If the wage increase were 3.1 per cent, employment would fall again by that amount under the same circumstances. The additional 6 per cent would stabilise real wages. With all other variables unchanged and inflation at 6 per cent, this would have neither positive nor negative macroeconomic employment effects. A wage increase of 1.4 per cent beyond this would lead to a further decline in employment of about 180,000 jobs in this scenario. In total, 567,000 jobs could be lost as a result of a 10.5 per cent wage growth. This figure roughly corresponds to the increase in employment between the years 2021 and 2022.

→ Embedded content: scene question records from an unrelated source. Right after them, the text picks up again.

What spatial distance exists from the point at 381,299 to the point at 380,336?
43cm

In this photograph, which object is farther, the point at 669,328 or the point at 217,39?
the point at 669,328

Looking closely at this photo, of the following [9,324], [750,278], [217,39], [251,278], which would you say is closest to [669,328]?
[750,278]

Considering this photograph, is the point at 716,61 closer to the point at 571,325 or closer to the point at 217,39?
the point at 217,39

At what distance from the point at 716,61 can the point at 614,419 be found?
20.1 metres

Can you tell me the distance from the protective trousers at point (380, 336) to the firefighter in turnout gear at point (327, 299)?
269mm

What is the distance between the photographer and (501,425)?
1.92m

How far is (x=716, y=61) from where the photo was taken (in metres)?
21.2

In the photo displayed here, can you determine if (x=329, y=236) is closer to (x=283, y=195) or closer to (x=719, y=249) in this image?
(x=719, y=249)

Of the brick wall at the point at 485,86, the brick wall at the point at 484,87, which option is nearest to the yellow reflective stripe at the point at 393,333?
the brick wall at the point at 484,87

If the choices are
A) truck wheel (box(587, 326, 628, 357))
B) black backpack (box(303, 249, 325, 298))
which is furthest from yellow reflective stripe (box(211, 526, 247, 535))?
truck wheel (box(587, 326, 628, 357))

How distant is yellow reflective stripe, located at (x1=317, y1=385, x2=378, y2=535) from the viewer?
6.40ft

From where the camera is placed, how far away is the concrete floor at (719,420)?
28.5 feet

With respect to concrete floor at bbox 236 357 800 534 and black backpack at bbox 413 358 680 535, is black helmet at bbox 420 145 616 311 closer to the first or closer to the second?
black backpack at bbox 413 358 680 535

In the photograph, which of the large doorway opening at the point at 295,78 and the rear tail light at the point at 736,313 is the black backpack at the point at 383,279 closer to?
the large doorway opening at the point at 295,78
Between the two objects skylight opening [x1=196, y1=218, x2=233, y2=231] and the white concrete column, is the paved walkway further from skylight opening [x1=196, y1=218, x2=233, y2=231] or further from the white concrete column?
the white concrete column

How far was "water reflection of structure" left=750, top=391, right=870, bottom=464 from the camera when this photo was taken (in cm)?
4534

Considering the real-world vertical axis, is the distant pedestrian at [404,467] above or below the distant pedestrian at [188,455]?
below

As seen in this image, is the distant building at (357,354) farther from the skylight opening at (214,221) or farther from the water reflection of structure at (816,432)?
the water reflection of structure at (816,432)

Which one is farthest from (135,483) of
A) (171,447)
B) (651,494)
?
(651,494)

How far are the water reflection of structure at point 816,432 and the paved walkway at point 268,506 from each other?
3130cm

Energy price control and welfare development

In this year’s wage negotiations, it should also be taken into account that the Ukraine war has not only driven up energy prices, but the prices of most other goods as well. Since Germany has so far been importing more energy than exporting it, the rise in energy prices in particular has led to welfare losses. If energy imports remain relatively expensive in the longer term, the welfare losses will probably also become permanent. In such a scenario, the labour side would have to weigh whether real wage increases in the order of magnitude seen in the last decade are appropriate. They could argue that real wages have already fallen by more than 1 per cent compared to total economic output in the period between 2011 and 2021, and therefore tend to see a need to catch up. “It can be assumed that higher wages will also make working in Germany more attractive and somewhat counteract the shortage of skilled workers,” Pfeiffer emphasises.

Wage settlements could turn out more moderate

The offer decided by the German government in September 2022 to exempt additional earnings payments by companies of up to 3,000 euros from levies and taxes on a one-off basis could take some of the pressure off wage negotiations. As a result, workers will be left with more net pay for the same gross amount. Moreover, employment could fall more sharply than assumed in the analysis, e.g. if energy prices remain permanently high. This would also increase the willingness to accept more moderate wage settlements. The labour side could also take into account that high wage settlements will further fuel inflation and reduce bargaining leverage in the future.